And I realize it's not a long plateau and not (necessarily) a big deal, but I'd still call it a plateau.When I first started writing this blog, I regularly read a blog by Jonathan. He wrote the best explanation of what a plateau is (back in 2006... how quickly time passes) that I've ever read. The key point is this:
‘When you are experiencing a true plateau –that is, you are not gaining, and you are not losing– it is the result of the fact that your desire to change is exactly equal to your desire to stay the same.’
This Truth has nothing to do with playing scale games, making up excuses like "I'm building muscle and that's why I'm not losing weight" or "I'm eating too many carrots" (which some weight counselor once told a blogger was why she wasn't losing weight).

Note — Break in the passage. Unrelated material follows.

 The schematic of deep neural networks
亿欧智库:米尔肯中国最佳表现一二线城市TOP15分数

It's an in-your-face, look at what you're really doing kind of explanation for a plateau.
I am at that point of exactly equal.
My desire to stay the same stems from:
I don't feel obese anymore. Size 12 is average. I am still overweight, but I can run and lift weights and hold my body weight in pilates. I'm not eating sugar or processed foods as my main meals (although my nights are still a problem as far as that goes). My husband likes the way I look. And I feel good.

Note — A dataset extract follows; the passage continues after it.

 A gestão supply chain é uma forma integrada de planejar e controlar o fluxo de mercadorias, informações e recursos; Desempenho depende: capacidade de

But all that combined isn't the true, deep down reason for staying this weight. The real reason is that I feel SAFE at this size.

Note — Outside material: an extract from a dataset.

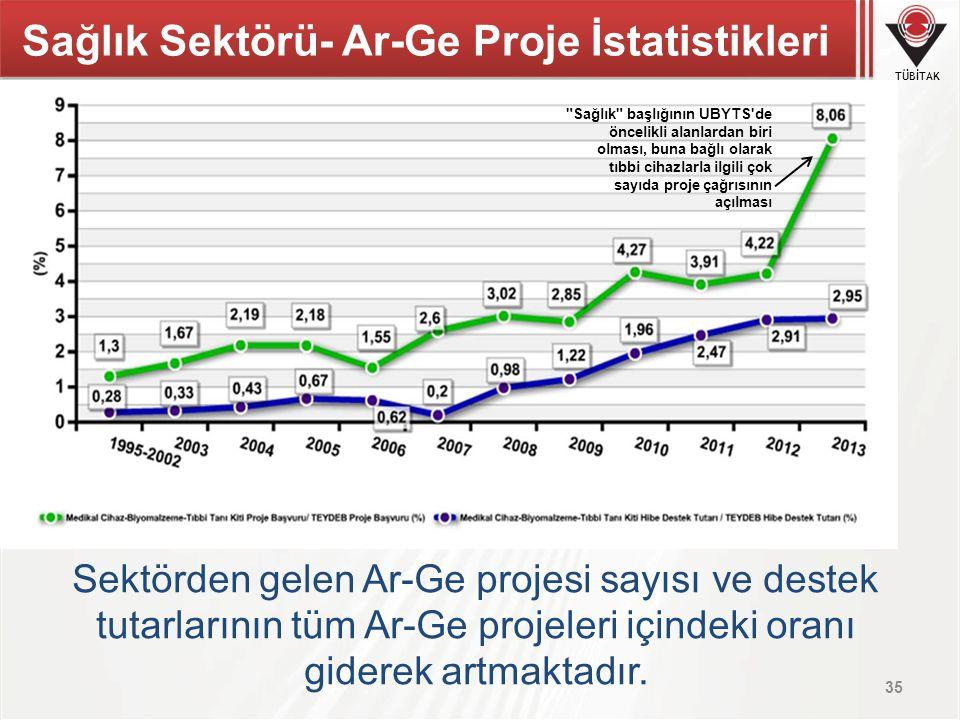 TÜBİTAK Sektörden gelen Ar-Ge projesi sayısı ve destek tutarlarının tüm Ar-Ge projeleri içindeki oranı giderek artmaktadır. 35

Nobody comments on my body or my clothes. Nobody asks if I've lost weight. Nobody asks me about diets or exercise or "what's your secret?"
At this size, I'm still invisible.
Understand, though, that Safe isn't where I want to be. Safe is not a happy place. The need to feel Safe stems from childhood damage and comments from men I received when I was thin in 2008 and recent issues with my uncle. I wrote in detail about the need to be invisible here.
Deep down, who I want to be is what Vickie described in her zip line post (which I found easily because Vickie is the Queen of Tags, and yes indeed, she has a tag for "zip line." Love it). I want to feel like this, as Vickie wrote in this post:
"I am not an average person.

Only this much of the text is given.